## Requirement
Reproduce the following lines verbatim, every record included.

[Source records]
══════
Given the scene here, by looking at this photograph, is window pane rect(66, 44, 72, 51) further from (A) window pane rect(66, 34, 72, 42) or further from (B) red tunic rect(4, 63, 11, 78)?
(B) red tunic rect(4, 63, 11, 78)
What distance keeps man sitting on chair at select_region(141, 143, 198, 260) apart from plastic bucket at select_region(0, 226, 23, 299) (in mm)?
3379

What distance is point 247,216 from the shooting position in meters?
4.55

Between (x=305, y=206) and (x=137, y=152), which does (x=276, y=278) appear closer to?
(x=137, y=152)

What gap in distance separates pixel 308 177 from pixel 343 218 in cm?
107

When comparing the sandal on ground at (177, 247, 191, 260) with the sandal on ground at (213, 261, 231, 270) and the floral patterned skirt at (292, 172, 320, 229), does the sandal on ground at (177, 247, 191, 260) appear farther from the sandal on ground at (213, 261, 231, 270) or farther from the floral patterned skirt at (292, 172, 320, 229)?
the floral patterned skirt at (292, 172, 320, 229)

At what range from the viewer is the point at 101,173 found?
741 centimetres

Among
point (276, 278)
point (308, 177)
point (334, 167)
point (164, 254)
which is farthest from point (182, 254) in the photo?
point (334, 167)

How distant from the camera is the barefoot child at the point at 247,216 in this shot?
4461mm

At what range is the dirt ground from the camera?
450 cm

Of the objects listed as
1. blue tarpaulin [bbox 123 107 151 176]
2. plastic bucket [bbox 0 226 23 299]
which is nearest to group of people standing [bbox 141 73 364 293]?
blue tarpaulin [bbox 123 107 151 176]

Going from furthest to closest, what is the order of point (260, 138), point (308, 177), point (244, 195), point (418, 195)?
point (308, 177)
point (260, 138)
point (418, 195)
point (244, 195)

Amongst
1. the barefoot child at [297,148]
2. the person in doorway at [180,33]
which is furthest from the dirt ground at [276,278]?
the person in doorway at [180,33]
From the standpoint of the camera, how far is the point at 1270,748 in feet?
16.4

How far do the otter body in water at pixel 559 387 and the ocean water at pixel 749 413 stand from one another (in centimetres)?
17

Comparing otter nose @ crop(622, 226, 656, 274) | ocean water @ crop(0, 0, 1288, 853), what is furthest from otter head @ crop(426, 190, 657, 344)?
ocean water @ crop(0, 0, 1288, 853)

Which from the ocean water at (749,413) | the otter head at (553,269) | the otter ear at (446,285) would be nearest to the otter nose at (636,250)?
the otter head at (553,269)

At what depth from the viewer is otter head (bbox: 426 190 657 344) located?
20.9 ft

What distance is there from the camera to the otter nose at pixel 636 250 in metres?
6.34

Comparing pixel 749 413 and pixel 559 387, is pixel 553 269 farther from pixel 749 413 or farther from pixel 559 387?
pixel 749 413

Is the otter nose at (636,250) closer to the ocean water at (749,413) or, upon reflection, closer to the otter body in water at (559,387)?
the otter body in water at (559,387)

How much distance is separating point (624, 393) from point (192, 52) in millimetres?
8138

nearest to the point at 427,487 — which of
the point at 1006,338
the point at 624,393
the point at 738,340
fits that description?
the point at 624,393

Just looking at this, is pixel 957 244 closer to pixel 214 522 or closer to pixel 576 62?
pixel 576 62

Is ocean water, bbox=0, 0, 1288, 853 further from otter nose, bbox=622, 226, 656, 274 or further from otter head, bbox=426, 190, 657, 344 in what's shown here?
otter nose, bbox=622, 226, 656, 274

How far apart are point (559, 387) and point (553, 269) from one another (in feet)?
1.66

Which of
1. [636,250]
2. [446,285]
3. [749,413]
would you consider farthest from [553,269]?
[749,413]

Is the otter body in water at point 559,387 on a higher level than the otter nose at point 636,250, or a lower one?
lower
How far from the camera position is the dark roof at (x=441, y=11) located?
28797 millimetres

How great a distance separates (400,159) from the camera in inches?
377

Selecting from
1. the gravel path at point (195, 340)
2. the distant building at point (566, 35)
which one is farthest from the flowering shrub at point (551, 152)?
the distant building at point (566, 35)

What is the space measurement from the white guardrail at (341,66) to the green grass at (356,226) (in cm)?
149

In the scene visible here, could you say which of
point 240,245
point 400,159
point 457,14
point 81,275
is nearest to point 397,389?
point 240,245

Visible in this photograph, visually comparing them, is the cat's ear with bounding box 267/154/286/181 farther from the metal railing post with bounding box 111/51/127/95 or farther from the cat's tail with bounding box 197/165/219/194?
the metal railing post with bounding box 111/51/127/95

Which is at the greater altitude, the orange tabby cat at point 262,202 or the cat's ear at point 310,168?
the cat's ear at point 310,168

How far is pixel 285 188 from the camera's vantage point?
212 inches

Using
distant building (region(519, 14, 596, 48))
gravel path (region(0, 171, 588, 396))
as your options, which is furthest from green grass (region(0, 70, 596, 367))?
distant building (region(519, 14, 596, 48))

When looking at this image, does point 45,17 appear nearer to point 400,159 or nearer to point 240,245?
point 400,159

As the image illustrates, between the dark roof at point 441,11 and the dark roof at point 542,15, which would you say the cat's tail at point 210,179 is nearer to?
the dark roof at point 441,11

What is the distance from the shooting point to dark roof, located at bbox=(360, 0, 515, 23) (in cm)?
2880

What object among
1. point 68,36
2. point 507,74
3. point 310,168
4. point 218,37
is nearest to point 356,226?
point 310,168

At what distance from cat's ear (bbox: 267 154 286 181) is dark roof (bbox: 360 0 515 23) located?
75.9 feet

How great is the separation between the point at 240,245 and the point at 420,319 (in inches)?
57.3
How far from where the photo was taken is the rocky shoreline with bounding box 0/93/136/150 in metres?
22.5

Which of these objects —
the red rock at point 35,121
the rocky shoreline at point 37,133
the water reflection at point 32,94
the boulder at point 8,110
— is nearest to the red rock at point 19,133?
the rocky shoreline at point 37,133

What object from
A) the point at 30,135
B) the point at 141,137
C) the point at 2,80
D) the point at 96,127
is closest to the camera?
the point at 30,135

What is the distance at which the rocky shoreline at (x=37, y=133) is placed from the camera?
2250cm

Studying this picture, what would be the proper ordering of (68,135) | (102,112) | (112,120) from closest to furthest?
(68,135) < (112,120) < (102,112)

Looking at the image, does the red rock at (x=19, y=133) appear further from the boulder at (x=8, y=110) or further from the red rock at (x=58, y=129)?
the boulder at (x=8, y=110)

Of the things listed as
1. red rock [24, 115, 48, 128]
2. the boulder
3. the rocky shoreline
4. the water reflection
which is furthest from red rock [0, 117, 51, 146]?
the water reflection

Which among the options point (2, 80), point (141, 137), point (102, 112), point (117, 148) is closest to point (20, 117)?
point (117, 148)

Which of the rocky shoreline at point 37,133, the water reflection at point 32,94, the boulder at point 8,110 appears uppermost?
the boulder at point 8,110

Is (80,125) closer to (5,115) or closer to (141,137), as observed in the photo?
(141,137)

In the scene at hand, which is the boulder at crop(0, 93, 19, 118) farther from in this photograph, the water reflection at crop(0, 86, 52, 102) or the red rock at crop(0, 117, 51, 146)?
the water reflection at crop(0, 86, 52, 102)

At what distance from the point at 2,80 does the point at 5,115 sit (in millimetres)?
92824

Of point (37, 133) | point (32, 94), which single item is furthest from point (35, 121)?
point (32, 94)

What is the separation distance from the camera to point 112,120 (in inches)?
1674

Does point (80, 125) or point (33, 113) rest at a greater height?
══════
## Reply
Given the scene here, by looking at this photograph, is window pane rect(66, 44, 72, 51) further from (A) window pane rect(66, 34, 72, 42) or further from (B) red tunic rect(4, 63, 11, 78)?
(B) red tunic rect(4, 63, 11, 78)
What distance keeps man sitting on chair at select_region(141, 143, 198, 260) apart from plastic bucket at select_region(0, 226, 23, 299) (in mm)?
3379

What distance is point 247,216 from the shooting position in meters?
4.55

Between (x=305, y=206) and (x=137, y=152), which does (x=276, y=278) appear closer to?
(x=137, y=152)

What gap in distance separates pixel 308 177 from pixel 343 218 in cm?
107

When comparing the sandal on ground at (177, 247, 191, 260) with the sandal on ground at (213, 261, 231, 270) and the floral patterned skirt at (292, 172, 320, 229), does the sandal on ground at (177, 247, 191, 260) appear farther from the sandal on ground at (213, 261, 231, 270) or farther from the floral patterned skirt at (292, 172, 320, 229)?
the floral patterned skirt at (292, 172, 320, 229)

At what range from the viewer is the point at 101,173 found?
741 centimetres

Among
point (276, 278)
point (308, 177)
point (334, 167)
point (164, 254)
which is farthest from point (182, 254) in the photo?
point (334, 167)

How distant from the camera is the barefoot child at the point at 247,216 in this shot?
4461mm

At what range is the dirt ground from the camera?
450 cm

Of the objects listed as
1. blue tarpaulin [bbox 123 107 151 176]
2. plastic bucket [bbox 0 226 23 299]
which is nearest to group of people standing [bbox 141 73 364 293]?
blue tarpaulin [bbox 123 107 151 176]

Going from furthest to closest, what is the order of point (260, 138), point (308, 177), point (244, 195), point (418, 195)?
point (308, 177)
point (260, 138)
point (418, 195)
point (244, 195)

Amongst
1. the barefoot child at [297,148]
2. the person in doorway at [180,33]
which is furthest from the dirt ground at [276,278]?
the person in doorway at [180,33]
From the standpoint of the camera, how far is the point at 1270,748 in feet?
16.4

How far do the otter body in water at pixel 559 387 and the ocean water at pixel 749 413 stand from one another (in centimetres)?
17

Comparing otter nose @ crop(622, 226, 656, 274) | ocean water @ crop(0, 0, 1288, 853), what is furthest from otter head @ crop(426, 190, 657, 344)?
ocean water @ crop(0, 0, 1288, 853)

Which from the ocean water at (749,413) | the otter head at (553,269) | the otter ear at (446,285) would be nearest to the otter nose at (636,250)?
the otter head at (553,269)

At what depth from the viewer is otter head (bbox: 426 190 657 344) located?
20.9 ft

What distance is there from the camera to the otter nose at pixel 636 250 in metres?
6.34

Comparing pixel 749 413 and pixel 559 387, is pixel 553 269 farther from pixel 749 413 or farther from pixel 559 387?
pixel 749 413

Is the otter nose at (636,250) closer to the ocean water at (749,413) or, upon reflection, closer to the otter body in water at (559,387)?
the otter body in water at (559,387)

How much distance is separating point (624, 393) from point (192, 52) in millimetres?
8138

nearest to the point at 427,487 — which of
the point at 1006,338
the point at 624,393
the point at 738,340
fits that description?
the point at 624,393

Just looking at this, is pixel 957 244 closer to pixel 214 522 or closer to pixel 576 62?
pixel 576 62

Is ocean water, bbox=0, 0, 1288, 853 further from otter nose, bbox=622, 226, 656, 274 or further from otter head, bbox=426, 190, 657, 344 in what's shown here?
otter nose, bbox=622, 226, 656, 274

How far apart are point (559, 387) and point (553, 269) from one another (in feet)?
1.66

Which of
1. [636,250]
2. [446,285]
3. [749,413]
would you consider farthest from [553,269]?
[749,413]

Is the otter body in water at point 559,387 on a higher level than the otter nose at point 636,250, or a lower one?
lower
How far from the camera position is the dark roof at (x=441, y=11) located?
28797 millimetres

How great a distance separates (400,159) from the camera in inches?
377

Selecting from
1. the gravel path at point (195, 340)
2. the distant building at point (566, 35)
which one is farthest from the flowering shrub at point (551, 152)?
the distant building at point (566, 35)

What is the space measurement from the white guardrail at (341,66) to the green grass at (356,226) (in cm)?
149

In the scene visible here, could you say which of
point 240,245
point 400,159
point 457,14
point 81,275
is nearest to point 397,389?
point 240,245

Visible in this photograph, visually comparing them, is the cat's ear with bounding box 267/154/286/181 farther from the metal railing post with bounding box 111/51/127/95 or farther from the cat's tail with bounding box 197/165/219/194?
the metal railing post with bounding box 111/51/127/95

Which is at the greater altitude, the orange tabby cat at point 262,202 or the cat's ear at point 310,168?
the cat's ear at point 310,168

How far is pixel 285 188 from the camera's vantage point?
212 inches

Using
distant building (region(519, 14, 596, 48))
gravel path (region(0, 171, 588, 396))
as your options, which is furthest from green grass (region(0, 70, 596, 367))?
distant building (region(519, 14, 596, 48))

When looking at this image, does point 45,17 appear nearer to point 400,159 or nearer to point 240,245?
point 400,159

As the image illustrates, between the dark roof at point 441,11 and the dark roof at point 542,15, which would you say the cat's tail at point 210,179 is nearer to?
the dark roof at point 441,11

What is the distance from the shooting point to dark roof, located at bbox=(360, 0, 515, 23) (in cm)?
2880

What object among
1. point 68,36
2. point 507,74
3. point 310,168
4. point 218,37
is nearest to point 356,226?
point 310,168

At what distance from cat's ear (bbox: 267 154 286 181) is dark roof (bbox: 360 0 515 23) located?
75.9 feet

How great is the separation between the point at 240,245 and the point at 420,319 (in inches)?
57.3
How far from where the photo was taken is the rocky shoreline with bounding box 0/93/136/150 in metres?
22.5

Which of these objects —
the red rock at point 35,121
the rocky shoreline at point 37,133
the water reflection at point 32,94
the boulder at point 8,110
— is nearest to the red rock at point 19,133?
the rocky shoreline at point 37,133

What object from
A) the point at 30,135
B) the point at 141,137
C) the point at 2,80
D) the point at 96,127
is closest to the camera?
the point at 30,135

What is the distance at which the rocky shoreline at (x=37, y=133) is placed from the camera?
2250cm

Studying this picture, what would be the proper ordering of (68,135) | (102,112) | (112,120) from closest to furthest?
(68,135) < (112,120) < (102,112)

Looking at the image, does the red rock at (x=19, y=133) appear further from the boulder at (x=8, y=110) or further from the red rock at (x=58, y=129)?
the boulder at (x=8, y=110)

Of the things listed as
1. red rock [24, 115, 48, 128]
2. the boulder
3. the rocky shoreline
4. the water reflection
which is furthest from red rock [0, 117, 51, 146]?
the water reflection

Which among the options point (2, 80), point (141, 137), point (102, 112), point (117, 148) is closest to point (20, 117)?
point (117, 148)

Which of the rocky shoreline at point 37,133, the water reflection at point 32,94, the boulder at point 8,110 appears uppermost?
the boulder at point 8,110

Is (80,125) closer to (5,115) or closer to (141,137), as observed in the photo?
(141,137)

In the scene at hand, which is the boulder at crop(0, 93, 19, 118) farther from in this photograph, the water reflection at crop(0, 86, 52, 102) or the red rock at crop(0, 117, 51, 146)?
the water reflection at crop(0, 86, 52, 102)

At what distance from the point at 2,80 does the point at 5,115 sit (in millimetres)?
92824

Of point (37, 133) | point (32, 94), which single item is furthest from point (35, 121)?
point (32, 94)

What is the separation distance from the camera to point 112,120 (in inches)?
1674

Does point (80, 125) or point (33, 113) rest at a greater height?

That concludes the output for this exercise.